Developmental psychology suggests empirically supported justifications for the differential treatment of young adults within the legal system. The courts have also recognized that age is an imperfect proxy for diminished capacity. The age of eighteen (the age of adult criminal responsibility in Canada and the United States) is arbitrary rather than evidence-based given that cognitive functioning changes quite gradually. There is strong evidence that, from a neurological perspective, the human brain is not fully developed in its capacity for cognitive functioning and emotional regulation until well into young adulthood. Maturity affects impulsivity, reasoning, consequential thinking, and the legal argument around maturity is often referred to as the sophistication-maturity nexus. Research suggests that brain development continues long after the age of eighteen and is not likely fully mature until age twenty- five. In Roper versus Simmons, (which ultimately concluded that the death penalty was unconstitutional for juveniles in the United States) the majority recognized the psychological, neuro-scientific explanations for youthfulness and noted that the qualities that distinguish juveniles from adults do not disappear at 18.

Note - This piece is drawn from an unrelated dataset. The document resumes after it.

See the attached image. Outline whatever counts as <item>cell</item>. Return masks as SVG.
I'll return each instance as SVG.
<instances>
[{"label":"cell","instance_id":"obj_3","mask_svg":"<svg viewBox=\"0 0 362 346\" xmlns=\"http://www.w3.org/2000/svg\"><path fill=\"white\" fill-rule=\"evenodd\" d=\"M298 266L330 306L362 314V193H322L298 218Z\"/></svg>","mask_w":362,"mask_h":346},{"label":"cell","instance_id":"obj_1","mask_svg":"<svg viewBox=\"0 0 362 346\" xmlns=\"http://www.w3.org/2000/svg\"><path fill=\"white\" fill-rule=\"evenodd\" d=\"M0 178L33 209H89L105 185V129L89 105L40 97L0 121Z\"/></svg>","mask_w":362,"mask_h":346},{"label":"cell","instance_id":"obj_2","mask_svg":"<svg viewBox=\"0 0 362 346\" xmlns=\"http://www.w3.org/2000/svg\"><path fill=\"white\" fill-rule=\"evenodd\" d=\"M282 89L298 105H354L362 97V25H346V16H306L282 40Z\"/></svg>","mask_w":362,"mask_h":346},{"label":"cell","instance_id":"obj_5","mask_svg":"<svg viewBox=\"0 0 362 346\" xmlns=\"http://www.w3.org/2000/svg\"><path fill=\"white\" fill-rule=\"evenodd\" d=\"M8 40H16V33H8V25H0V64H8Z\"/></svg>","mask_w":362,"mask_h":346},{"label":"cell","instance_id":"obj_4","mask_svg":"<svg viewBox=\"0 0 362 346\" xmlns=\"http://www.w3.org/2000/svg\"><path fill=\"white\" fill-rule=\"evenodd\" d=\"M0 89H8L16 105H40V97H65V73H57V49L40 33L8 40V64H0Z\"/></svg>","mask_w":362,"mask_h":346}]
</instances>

From a psychological perspective, psychosocial capacities and moral reasoning abilities vary considerably between individuals so that some remain immature longer than others, including after the legal age of adulthood. As a group, young adult offenders are more like adolescents than adults with respect to features such as executive functioning, impulse control, malleability, responsibility, susceptibility to peer influence, and competence. Certainly, they do not reach all the attributes associated with our conceptions of “adulthood” by age eighteen.

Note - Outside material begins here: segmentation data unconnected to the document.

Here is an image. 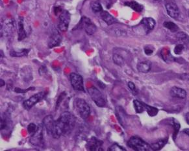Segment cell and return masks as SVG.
<instances>
[{
    "label": "cell",
    "instance_id": "10",
    "mask_svg": "<svg viewBox=\"0 0 189 151\" xmlns=\"http://www.w3.org/2000/svg\"><path fill=\"white\" fill-rule=\"evenodd\" d=\"M103 143L102 141L97 139L95 137H92L89 139L86 145V148L87 150L90 151H102V145Z\"/></svg>",
    "mask_w": 189,
    "mask_h": 151
},
{
    "label": "cell",
    "instance_id": "23",
    "mask_svg": "<svg viewBox=\"0 0 189 151\" xmlns=\"http://www.w3.org/2000/svg\"><path fill=\"white\" fill-rule=\"evenodd\" d=\"M163 26L172 33H176L179 30V27L176 24L172 22H165L163 23Z\"/></svg>",
    "mask_w": 189,
    "mask_h": 151
},
{
    "label": "cell",
    "instance_id": "21",
    "mask_svg": "<svg viewBox=\"0 0 189 151\" xmlns=\"http://www.w3.org/2000/svg\"><path fill=\"white\" fill-rule=\"evenodd\" d=\"M133 105H134V108L136 112L138 114H140L146 110L145 109V106H144V103H142L139 101L137 100H135L133 101Z\"/></svg>",
    "mask_w": 189,
    "mask_h": 151
},
{
    "label": "cell",
    "instance_id": "42",
    "mask_svg": "<svg viewBox=\"0 0 189 151\" xmlns=\"http://www.w3.org/2000/svg\"><path fill=\"white\" fill-rule=\"evenodd\" d=\"M0 82H1V83H0V86L2 87L3 86H5V82L3 79H0Z\"/></svg>",
    "mask_w": 189,
    "mask_h": 151
},
{
    "label": "cell",
    "instance_id": "34",
    "mask_svg": "<svg viewBox=\"0 0 189 151\" xmlns=\"http://www.w3.org/2000/svg\"><path fill=\"white\" fill-rule=\"evenodd\" d=\"M184 50V46L183 44H178L177 45L175 48H174V53L176 55H180L182 51Z\"/></svg>",
    "mask_w": 189,
    "mask_h": 151
},
{
    "label": "cell",
    "instance_id": "14",
    "mask_svg": "<svg viewBox=\"0 0 189 151\" xmlns=\"http://www.w3.org/2000/svg\"><path fill=\"white\" fill-rule=\"evenodd\" d=\"M140 25H142L146 33L153 30L156 26V21L152 18H144L140 22Z\"/></svg>",
    "mask_w": 189,
    "mask_h": 151
},
{
    "label": "cell",
    "instance_id": "27",
    "mask_svg": "<svg viewBox=\"0 0 189 151\" xmlns=\"http://www.w3.org/2000/svg\"><path fill=\"white\" fill-rule=\"evenodd\" d=\"M91 7H92V10H93V12H101V11H103L102 6H101V4L98 2H94L93 4H92Z\"/></svg>",
    "mask_w": 189,
    "mask_h": 151
},
{
    "label": "cell",
    "instance_id": "35",
    "mask_svg": "<svg viewBox=\"0 0 189 151\" xmlns=\"http://www.w3.org/2000/svg\"><path fill=\"white\" fill-rule=\"evenodd\" d=\"M180 125H179L178 123L173 122V129H174V133H173V139H175L176 138V136L179 132V130L180 129Z\"/></svg>",
    "mask_w": 189,
    "mask_h": 151
},
{
    "label": "cell",
    "instance_id": "8",
    "mask_svg": "<svg viewBox=\"0 0 189 151\" xmlns=\"http://www.w3.org/2000/svg\"><path fill=\"white\" fill-rule=\"evenodd\" d=\"M79 26L81 28L84 29L86 33L89 35H94L97 31L96 26L87 17L83 16L81 18V22L79 23Z\"/></svg>",
    "mask_w": 189,
    "mask_h": 151
},
{
    "label": "cell",
    "instance_id": "15",
    "mask_svg": "<svg viewBox=\"0 0 189 151\" xmlns=\"http://www.w3.org/2000/svg\"><path fill=\"white\" fill-rule=\"evenodd\" d=\"M170 95L173 97H176V98L185 99L187 97V92L181 88L174 86L170 90Z\"/></svg>",
    "mask_w": 189,
    "mask_h": 151
},
{
    "label": "cell",
    "instance_id": "19",
    "mask_svg": "<svg viewBox=\"0 0 189 151\" xmlns=\"http://www.w3.org/2000/svg\"><path fill=\"white\" fill-rule=\"evenodd\" d=\"M125 5L128 6L131 8L135 11L140 12L142 11L143 10V6L137 3L136 2H125Z\"/></svg>",
    "mask_w": 189,
    "mask_h": 151
},
{
    "label": "cell",
    "instance_id": "41",
    "mask_svg": "<svg viewBox=\"0 0 189 151\" xmlns=\"http://www.w3.org/2000/svg\"><path fill=\"white\" fill-rule=\"evenodd\" d=\"M183 132L185 133L186 134H187L189 136V129H186L183 130Z\"/></svg>",
    "mask_w": 189,
    "mask_h": 151
},
{
    "label": "cell",
    "instance_id": "4",
    "mask_svg": "<svg viewBox=\"0 0 189 151\" xmlns=\"http://www.w3.org/2000/svg\"><path fill=\"white\" fill-rule=\"evenodd\" d=\"M44 125L39 124L37 126V130L36 132L33 136H31L30 139V142L31 145L37 147H43L44 145Z\"/></svg>",
    "mask_w": 189,
    "mask_h": 151
},
{
    "label": "cell",
    "instance_id": "13",
    "mask_svg": "<svg viewBox=\"0 0 189 151\" xmlns=\"http://www.w3.org/2000/svg\"><path fill=\"white\" fill-rule=\"evenodd\" d=\"M166 9L168 15L172 18L176 19L179 16L180 11L176 3L173 2L168 3L166 5Z\"/></svg>",
    "mask_w": 189,
    "mask_h": 151
},
{
    "label": "cell",
    "instance_id": "17",
    "mask_svg": "<svg viewBox=\"0 0 189 151\" xmlns=\"http://www.w3.org/2000/svg\"><path fill=\"white\" fill-rule=\"evenodd\" d=\"M152 64L149 61H144L139 63L137 65V70L138 71L146 74L151 70Z\"/></svg>",
    "mask_w": 189,
    "mask_h": 151
},
{
    "label": "cell",
    "instance_id": "33",
    "mask_svg": "<svg viewBox=\"0 0 189 151\" xmlns=\"http://www.w3.org/2000/svg\"><path fill=\"white\" fill-rule=\"evenodd\" d=\"M35 90V88H34V87H31L30 88H27L26 90H22L20 88H16L14 89V91L18 94H23V93H26V92H27L28 91H33Z\"/></svg>",
    "mask_w": 189,
    "mask_h": 151
},
{
    "label": "cell",
    "instance_id": "12",
    "mask_svg": "<svg viewBox=\"0 0 189 151\" xmlns=\"http://www.w3.org/2000/svg\"><path fill=\"white\" fill-rule=\"evenodd\" d=\"M55 121L53 119V116L51 115H48L46 116L43 119L42 123L46 128V132L48 135H51L53 128H54Z\"/></svg>",
    "mask_w": 189,
    "mask_h": 151
},
{
    "label": "cell",
    "instance_id": "43",
    "mask_svg": "<svg viewBox=\"0 0 189 151\" xmlns=\"http://www.w3.org/2000/svg\"><path fill=\"white\" fill-rule=\"evenodd\" d=\"M154 1H159V0H154Z\"/></svg>",
    "mask_w": 189,
    "mask_h": 151
},
{
    "label": "cell",
    "instance_id": "24",
    "mask_svg": "<svg viewBox=\"0 0 189 151\" xmlns=\"http://www.w3.org/2000/svg\"><path fill=\"white\" fill-rule=\"evenodd\" d=\"M144 106H145V109H146V110L147 111V113L150 117H154L158 114L159 110L157 108H156V107H153L151 106L147 105L145 103H144Z\"/></svg>",
    "mask_w": 189,
    "mask_h": 151
},
{
    "label": "cell",
    "instance_id": "39",
    "mask_svg": "<svg viewBox=\"0 0 189 151\" xmlns=\"http://www.w3.org/2000/svg\"><path fill=\"white\" fill-rule=\"evenodd\" d=\"M185 119L187 121V123L189 125V112H188L185 115Z\"/></svg>",
    "mask_w": 189,
    "mask_h": 151
},
{
    "label": "cell",
    "instance_id": "5",
    "mask_svg": "<svg viewBox=\"0 0 189 151\" xmlns=\"http://www.w3.org/2000/svg\"><path fill=\"white\" fill-rule=\"evenodd\" d=\"M88 92L91 99L97 106L99 107H104L106 105V101L103 95L96 87L92 86L89 88H88Z\"/></svg>",
    "mask_w": 189,
    "mask_h": 151
},
{
    "label": "cell",
    "instance_id": "38",
    "mask_svg": "<svg viewBox=\"0 0 189 151\" xmlns=\"http://www.w3.org/2000/svg\"><path fill=\"white\" fill-rule=\"evenodd\" d=\"M144 52H145V53H146L147 55H152V53H153V50H151V49H149V48L146 47V48L144 49Z\"/></svg>",
    "mask_w": 189,
    "mask_h": 151
},
{
    "label": "cell",
    "instance_id": "29",
    "mask_svg": "<svg viewBox=\"0 0 189 151\" xmlns=\"http://www.w3.org/2000/svg\"><path fill=\"white\" fill-rule=\"evenodd\" d=\"M37 130V126L34 123H30L27 126V132L31 136L36 132Z\"/></svg>",
    "mask_w": 189,
    "mask_h": 151
},
{
    "label": "cell",
    "instance_id": "40",
    "mask_svg": "<svg viewBox=\"0 0 189 151\" xmlns=\"http://www.w3.org/2000/svg\"><path fill=\"white\" fill-rule=\"evenodd\" d=\"M98 83L100 84L99 86H100L101 88H104L105 87V85L103 83H102V82H101L100 81H98Z\"/></svg>",
    "mask_w": 189,
    "mask_h": 151
},
{
    "label": "cell",
    "instance_id": "32",
    "mask_svg": "<svg viewBox=\"0 0 189 151\" xmlns=\"http://www.w3.org/2000/svg\"><path fill=\"white\" fill-rule=\"evenodd\" d=\"M0 123H1V127H0L1 130L5 129L8 125V119L5 118V117H3V118L2 117H1V121H0Z\"/></svg>",
    "mask_w": 189,
    "mask_h": 151
},
{
    "label": "cell",
    "instance_id": "25",
    "mask_svg": "<svg viewBox=\"0 0 189 151\" xmlns=\"http://www.w3.org/2000/svg\"><path fill=\"white\" fill-rule=\"evenodd\" d=\"M113 60L114 64L118 66H122L124 64V58H123V57L118 54H114L113 57Z\"/></svg>",
    "mask_w": 189,
    "mask_h": 151
},
{
    "label": "cell",
    "instance_id": "31",
    "mask_svg": "<svg viewBox=\"0 0 189 151\" xmlns=\"http://www.w3.org/2000/svg\"><path fill=\"white\" fill-rule=\"evenodd\" d=\"M66 97V92H62V93H61V94H60V95L59 96V97H58V99H57V103H56V108L57 109L58 108H59V106H60V105H61V102L62 101V100L64 99L65 97Z\"/></svg>",
    "mask_w": 189,
    "mask_h": 151
},
{
    "label": "cell",
    "instance_id": "28",
    "mask_svg": "<svg viewBox=\"0 0 189 151\" xmlns=\"http://www.w3.org/2000/svg\"><path fill=\"white\" fill-rule=\"evenodd\" d=\"M177 38L179 41H181L183 42H188L189 39H188V36L186 35L185 33L183 32H179L176 35Z\"/></svg>",
    "mask_w": 189,
    "mask_h": 151
},
{
    "label": "cell",
    "instance_id": "30",
    "mask_svg": "<svg viewBox=\"0 0 189 151\" xmlns=\"http://www.w3.org/2000/svg\"><path fill=\"white\" fill-rule=\"evenodd\" d=\"M109 151H125L126 150L118 144H114L108 149Z\"/></svg>",
    "mask_w": 189,
    "mask_h": 151
},
{
    "label": "cell",
    "instance_id": "1",
    "mask_svg": "<svg viewBox=\"0 0 189 151\" xmlns=\"http://www.w3.org/2000/svg\"><path fill=\"white\" fill-rule=\"evenodd\" d=\"M76 122L75 117L69 112H63L55 121L51 136L53 138L58 139L63 135L70 133L74 129Z\"/></svg>",
    "mask_w": 189,
    "mask_h": 151
},
{
    "label": "cell",
    "instance_id": "36",
    "mask_svg": "<svg viewBox=\"0 0 189 151\" xmlns=\"http://www.w3.org/2000/svg\"><path fill=\"white\" fill-rule=\"evenodd\" d=\"M161 55L164 60H170V57H172V56L170 55V53L168 51L163 50L161 53Z\"/></svg>",
    "mask_w": 189,
    "mask_h": 151
},
{
    "label": "cell",
    "instance_id": "6",
    "mask_svg": "<svg viewBox=\"0 0 189 151\" xmlns=\"http://www.w3.org/2000/svg\"><path fill=\"white\" fill-rule=\"evenodd\" d=\"M45 95L46 94L44 91L38 92V93L33 95L30 99L24 101L23 103V108L27 110H30L33 106H35L36 104L39 103L41 100H42L44 97H45Z\"/></svg>",
    "mask_w": 189,
    "mask_h": 151
},
{
    "label": "cell",
    "instance_id": "18",
    "mask_svg": "<svg viewBox=\"0 0 189 151\" xmlns=\"http://www.w3.org/2000/svg\"><path fill=\"white\" fill-rule=\"evenodd\" d=\"M27 36L26 32L24 29L23 19L19 20L18 22V41H22L23 39H25Z\"/></svg>",
    "mask_w": 189,
    "mask_h": 151
},
{
    "label": "cell",
    "instance_id": "20",
    "mask_svg": "<svg viewBox=\"0 0 189 151\" xmlns=\"http://www.w3.org/2000/svg\"><path fill=\"white\" fill-rule=\"evenodd\" d=\"M30 51V50H29V49H23V50H22L20 51L12 50L10 52V55L12 57H26L28 55V53Z\"/></svg>",
    "mask_w": 189,
    "mask_h": 151
},
{
    "label": "cell",
    "instance_id": "11",
    "mask_svg": "<svg viewBox=\"0 0 189 151\" xmlns=\"http://www.w3.org/2000/svg\"><path fill=\"white\" fill-rule=\"evenodd\" d=\"M61 41H62V36L61 35V34L59 31L55 30L51 34L49 40H48V47L53 48L59 46Z\"/></svg>",
    "mask_w": 189,
    "mask_h": 151
},
{
    "label": "cell",
    "instance_id": "7",
    "mask_svg": "<svg viewBox=\"0 0 189 151\" xmlns=\"http://www.w3.org/2000/svg\"><path fill=\"white\" fill-rule=\"evenodd\" d=\"M70 80L71 85L75 90L85 91L83 79L80 75L72 73L70 75Z\"/></svg>",
    "mask_w": 189,
    "mask_h": 151
},
{
    "label": "cell",
    "instance_id": "26",
    "mask_svg": "<svg viewBox=\"0 0 189 151\" xmlns=\"http://www.w3.org/2000/svg\"><path fill=\"white\" fill-rule=\"evenodd\" d=\"M13 28V23L11 20H9L7 22H6L5 25L4 27V32L5 33L7 36L9 35V34H11Z\"/></svg>",
    "mask_w": 189,
    "mask_h": 151
},
{
    "label": "cell",
    "instance_id": "22",
    "mask_svg": "<svg viewBox=\"0 0 189 151\" xmlns=\"http://www.w3.org/2000/svg\"><path fill=\"white\" fill-rule=\"evenodd\" d=\"M166 142H167V139H164L159 140V142L152 143L150 145H151V147H152V150H160L161 149H162L164 146L166 145Z\"/></svg>",
    "mask_w": 189,
    "mask_h": 151
},
{
    "label": "cell",
    "instance_id": "9",
    "mask_svg": "<svg viewBox=\"0 0 189 151\" xmlns=\"http://www.w3.org/2000/svg\"><path fill=\"white\" fill-rule=\"evenodd\" d=\"M70 22V14L68 11H62L59 15V22L58 27L62 32L68 30Z\"/></svg>",
    "mask_w": 189,
    "mask_h": 151
},
{
    "label": "cell",
    "instance_id": "3",
    "mask_svg": "<svg viewBox=\"0 0 189 151\" xmlns=\"http://www.w3.org/2000/svg\"><path fill=\"white\" fill-rule=\"evenodd\" d=\"M128 145L131 149L136 151H149L152 150L151 145L136 136H133L129 139Z\"/></svg>",
    "mask_w": 189,
    "mask_h": 151
},
{
    "label": "cell",
    "instance_id": "2",
    "mask_svg": "<svg viewBox=\"0 0 189 151\" xmlns=\"http://www.w3.org/2000/svg\"><path fill=\"white\" fill-rule=\"evenodd\" d=\"M74 107L80 118L85 119L90 114V108L88 103L81 98H76L74 101Z\"/></svg>",
    "mask_w": 189,
    "mask_h": 151
},
{
    "label": "cell",
    "instance_id": "16",
    "mask_svg": "<svg viewBox=\"0 0 189 151\" xmlns=\"http://www.w3.org/2000/svg\"><path fill=\"white\" fill-rule=\"evenodd\" d=\"M101 18L108 26L113 25V24L117 22V20L107 11H103L101 12Z\"/></svg>",
    "mask_w": 189,
    "mask_h": 151
},
{
    "label": "cell",
    "instance_id": "37",
    "mask_svg": "<svg viewBox=\"0 0 189 151\" xmlns=\"http://www.w3.org/2000/svg\"><path fill=\"white\" fill-rule=\"evenodd\" d=\"M128 87L129 88V89L131 90V91L133 92V94L134 95H137V90L136 88V86H135V84L132 82H128Z\"/></svg>",
    "mask_w": 189,
    "mask_h": 151
}]
</instances>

Thus, age is not a reliable marker of maturity in most young people, but in particular for those in conflict with the law. In fact, developmental psychologists now recognize the age from late teens to mid-twenties as a distinct developmental stage, distinguishable from both adolescence and adulthood. Scholarly attention to this developmental period has increased tremendously in recent years and it is now widely referred to as “emerging adulthood,” a phrase first coined by psychologist Jeffrey Arnett (2000). Arnett (2000) argues that individuals in the eighteen to twenty-four year age range constitute a developmentally distinct sub-group of the adult population. Additionally, he maintains that it is a critical period – biologically, socially, and legally – for the transition into adulthood. Emerging adults struggle if they are part of especially vulnerable populations such as those aging out of foster care, coming out of the criminal justice system, or experiencing disabilities. Thus the added stressors of transitioning to adulthood may overwhelm the already compromised coping capabilities of some young adults.

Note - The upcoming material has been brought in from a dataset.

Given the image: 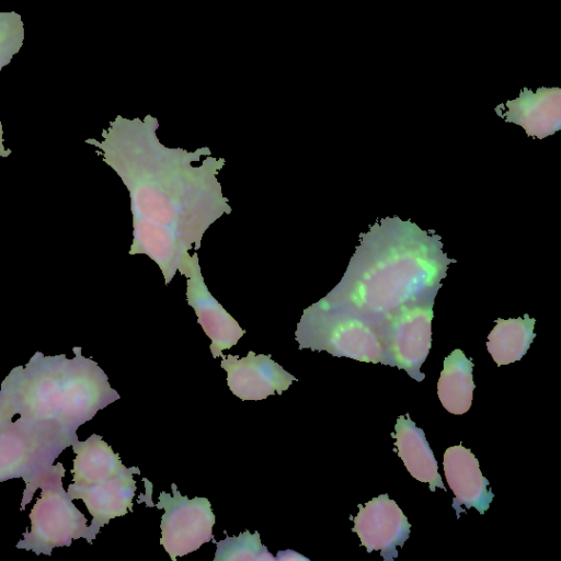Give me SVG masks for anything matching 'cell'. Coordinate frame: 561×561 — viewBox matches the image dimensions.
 Masks as SVG:
<instances>
[{"instance_id":"obj_1","label":"cell","mask_w":561,"mask_h":561,"mask_svg":"<svg viewBox=\"0 0 561 561\" xmlns=\"http://www.w3.org/2000/svg\"><path fill=\"white\" fill-rule=\"evenodd\" d=\"M159 123L117 115L102 140L85 139L121 178L130 198L133 241L128 253L145 254L160 268L164 284L174 278L191 249L198 250L206 230L232 213L217 175L224 158L209 147L194 151L169 148L158 138Z\"/></svg>"},{"instance_id":"obj_2","label":"cell","mask_w":561,"mask_h":561,"mask_svg":"<svg viewBox=\"0 0 561 561\" xmlns=\"http://www.w3.org/2000/svg\"><path fill=\"white\" fill-rule=\"evenodd\" d=\"M440 237L387 217L360 234L340 283L318 302L350 311L377 329L405 305L434 301L448 265Z\"/></svg>"},{"instance_id":"obj_3","label":"cell","mask_w":561,"mask_h":561,"mask_svg":"<svg viewBox=\"0 0 561 561\" xmlns=\"http://www.w3.org/2000/svg\"><path fill=\"white\" fill-rule=\"evenodd\" d=\"M75 357L36 352L25 366L14 367L0 392L15 405L22 420L54 422L76 432L98 411L119 399L106 374L73 347Z\"/></svg>"},{"instance_id":"obj_4","label":"cell","mask_w":561,"mask_h":561,"mask_svg":"<svg viewBox=\"0 0 561 561\" xmlns=\"http://www.w3.org/2000/svg\"><path fill=\"white\" fill-rule=\"evenodd\" d=\"M76 439V432L54 422H28L19 417L0 428V482L24 480L20 511L32 501L45 471Z\"/></svg>"},{"instance_id":"obj_5","label":"cell","mask_w":561,"mask_h":561,"mask_svg":"<svg viewBox=\"0 0 561 561\" xmlns=\"http://www.w3.org/2000/svg\"><path fill=\"white\" fill-rule=\"evenodd\" d=\"M65 472L61 462L51 465L37 482L42 491L28 515L31 530L23 533L18 549L50 556L54 548L69 547L73 539L84 538L89 543L95 539L98 533L87 526L85 516L62 486Z\"/></svg>"},{"instance_id":"obj_6","label":"cell","mask_w":561,"mask_h":561,"mask_svg":"<svg viewBox=\"0 0 561 561\" xmlns=\"http://www.w3.org/2000/svg\"><path fill=\"white\" fill-rule=\"evenodd\" d=\"M299 348L327 351L360 362L387 364L378 329L363 318L316 302L304 310L295 332Z\"/></svg>"},{"instance_id":"obj_7","label":"cell","mask_w":561,"mask_h":561,"mask_svg":"<svg viewBox=\"0 0 561 561\" xmlns=\"http://www.w3.org/2000/svg\"><path fill=\"white\" fill-rule=\"evenodd\" d=\"M433 305H405L378 327L387 364L404 369L417 381L424 379L420 367L431 348Z\"/></svg>"},{"instance_id":"obj_8","label":"cell","mask_w":561,"mask_h":561,"mask_svg":"<svg viewBox=\"0 0 561 561\" xmlns=\"http://www.w3.org/2000/svg\"><path fill=\"white\" fill-rule=\"evenodd\" d=\"M172 495L167 492L159 494L156 504L158 510H164L161 517L160 543L172 561L197 550L203 543L214 540L213 526L216 516L206 497L188 500L171 485Z\"/></svg>"},{"instance_id":"obj_9","label":"cell","mask_w":561,"mask_h":561,"mask_svg":"<svg viewBox=\"0 0 561 561\" xmlns=\"http://www.w3.org/2000/svg\"><path fill=\"white\" fill-rule=\"evenodd\" d=\"M179 271L186 278L187 304L194 309L197 322L211 341V355L219 357L224 350H229L239 342L245 330L209 291L202 275L196 250L193 254L185 255Z\"/></svg>"},{"instance_id":"obj_10","label":"cell","mask_w":561,"mask_h":561,"mask_svg":"<svg viewBox=\"0 0 561 561\" xmlns=\"http://www.w3.org/2000/svg\"><path fill=\"white\" fill-rule=\"evenodd\" d=\"M358 507L352 530L368 553L378 550L385 561H392L398 557L396 547H402L410 535L407 516L388 494H380Z\"/></svg>"},{"instance_id":"obj_11","label":"cell","mask_w":561,"mask_h":561,"mask_svg":"<svg viewBox=\"0 0 561 561\" xmlns=\"http://www.w3.org/2000/svg\"><path fill=\"white\" fill-rule=\"evenodd\" d=\"M230 391L241 400H263L282 394L297 378L275 363L271 355L249 351L245 357L221 355Z\"/></svg>"},{"instance_id":"obj_12","label":"cell","mask_w":561,"mask_h":561,"mask_svg":"<svg viewBox=\"0 0 561 561\" xmlns=\"http://www.w3.org/2000/svg\"><path fill=\"white\" fill-rule=\"evenodd\" d=\"M443 463L448 485L455 495L453 508L457 517L460 516L462 506L467 510L474 507L480 514H484L494 494L471 450L461 444L451 446L445 450Z\"/></svg>"},{"instance_id":"obj_13","label":"cell","mask_w":561,"mask_h":561,"mask_svg":"<svg viewBox=\"0 0 561 561\" xmlns=\"http://www.w3.org/2000/svg\"><path fill=\"white\" fill-rule=\"evenodd\" d=\"M140 474L137 467L106 481L92 485L69 484L67 493L71 500H82L92 516L91 527L99 534L101 527L112 518L133 511V497L137 489L133 474Z\"/></svg>"},{"instance_id":"obj_14","label":"cell","mask_w":561,"mask_h":561,"mask_svg":"<svg viewBox=\"0 0 561 561\" xmlns=\"http://www.w3.org/2000/svg\"><path fill=\"white\" fill-rule=\"evenodd\" d=\"M507 110L497 113L506 122L522 126L530 137L545 138L561 127L560 90L539 89L536 93L525 89Z\"/></svg>"},{"instance_id":"obj_15","label":"cell","mask_w":561,"mask_h":561,"mask_svg":"<svg viewBox=\"0 0 561 561\" xmlns=\"http://www.w3.org/2000/svg\"><path fill=\"white\" fill-rule=\"evenodd\" d=\"M391 436L396 438L398 456L413 478L427 483L432 492H435L436 488L446 490L424 431L416 427L409 414L397 419Z\"/></svg>"},{"instance_id":"obj_16","label":"cell","mask_w":561,"mask_h":561,"mask_svg":"<svg viewBox=\"0 0 561 561\" xmlns=\"http://www.w3.org/2000/svg\"><path fill=\"white\" fill-rule=\"evenodd\" d=\"M71 447L76 454L71 470L75 484L101 483L129 470L123 465L119 455L98 434H92L83 442L76 439Z\"/></svg>"},{"instance_id":"obj_17","label":"cell","mask_w":561,"mask_h":561,"mask_svg":"<svg viewBox=\"0 0 561 561\" xmlns=\"http://www.w3.org/2000/svg\"><path fill=\"white\" fill-rule=\"evenodd\" d=\"M473 363L461 350H454L444 360L437 382V394L443 407L453 414L468 412L472 402L474 382Z\"/></svg>"},{"instance_id":"obj_18","label":"cell","mask_w":561,"mask_h":561,"mask_svg":"<svg viewBox=\"0 0 561 561\" xmlns=\"http://www.w3.org/2000/svg\"><path fill=\"white\" fill-rule=\"evenodd\" d=\"M488 336L486 347L494 362L507 365L519 360L528 351L534 337L536 320L525 314L517 319H497Z\"/></svg>"},{"instance_id":"obj_19","label":"cell","mask_w":561,"mask_h":561,"mask_svg":"<svg viewBox=\"0 0 561 561\" xmlns=\"http://www.w3.org/2000/svg\"><path fill=\"white\" fill-rule=\"evenodd\" d=\"M215 541V539H214ZM217 549L214 561H274L276 558L261 543L260 534L249 530L238 537L227 536L215 541Z\"/></svg>"},{"instance_id":"obj_20","label":"cell","mask_w":561,"mask_h":561,"mask_svg":"<svg viewBox=\"0 0 561 561\" xmlns=\"http://www.w3.org/2000/svg\"><path fill=\"white\" fill-rule=\"evenodd\" d=\"M24 41V24L15 11L0 12V68L9 65Z\"/></svg>"},{"instance_id":"obj_21","label":"cell","mask_w":561,"mask_h":561,"mask_svg":"<svg viewBox=\"0 0 561 561\" xmlns=\"http://www.w3.org/2000/svg\"><path fill=\"white\" fill-rule=\"evenodd\" d=\"M15 414H18L15 405L7 396L0 392V428L12 422Z\"/></svg>"},{"instance_id":"obj_22","label":"cell","mask_w":561,"mask_h":561,"mask_svg":"<svg viewBox=\"0 0 561 561\" xmlns=\"http://www.w3.org/2000/svg\"><path fill=\"white\" fill-rule=\"evenodd\" d=\"M276 560H289V561H297V560H305L309 561L308 558L304 557L302 554H299L298 552L287 549L285 551H278Z\"/></svg>"},{"instance_id":"obj_23","label":"cell","mask_w":561,"mask_h":561,"mask_svg":"<svg viewBox=\"0 0 561 561\" xmlns=\"http://www.w3.org/2000/svg\"><path fill=\"white\" fill-rule=\"evenodd\" d=\"M1 68H0V72H1ZM11 150L10 149H7L5 146H4V139H3V128H2V123H1V118H0V157L2 158H7L11 154Z\"/></svg>"}]
</instances>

Differences in philosophy that characterize youth and adult justice systems have generally meant that youth and adult custody institutions have very different organizational climates, considerations, and precedents, whether that be in court rooms or correctional facilities. For example, adult prisons tend to be focused on security and order through various demonstrations of correctional power. Young adults are disadvantaged in these types of adult-oriented, authoritarian type facilities in ways that can heighten the negative impacts of prison on young people.
Young adult offenders are still an under recognized group in many western jurisdictions. The evidence from developmental psychology and the criminological and sociological literature suggests that young adults constitute a distinct and important sub-group of the adult offender population. It is time for a developmentally informed and appropriate justice model for this group of young people.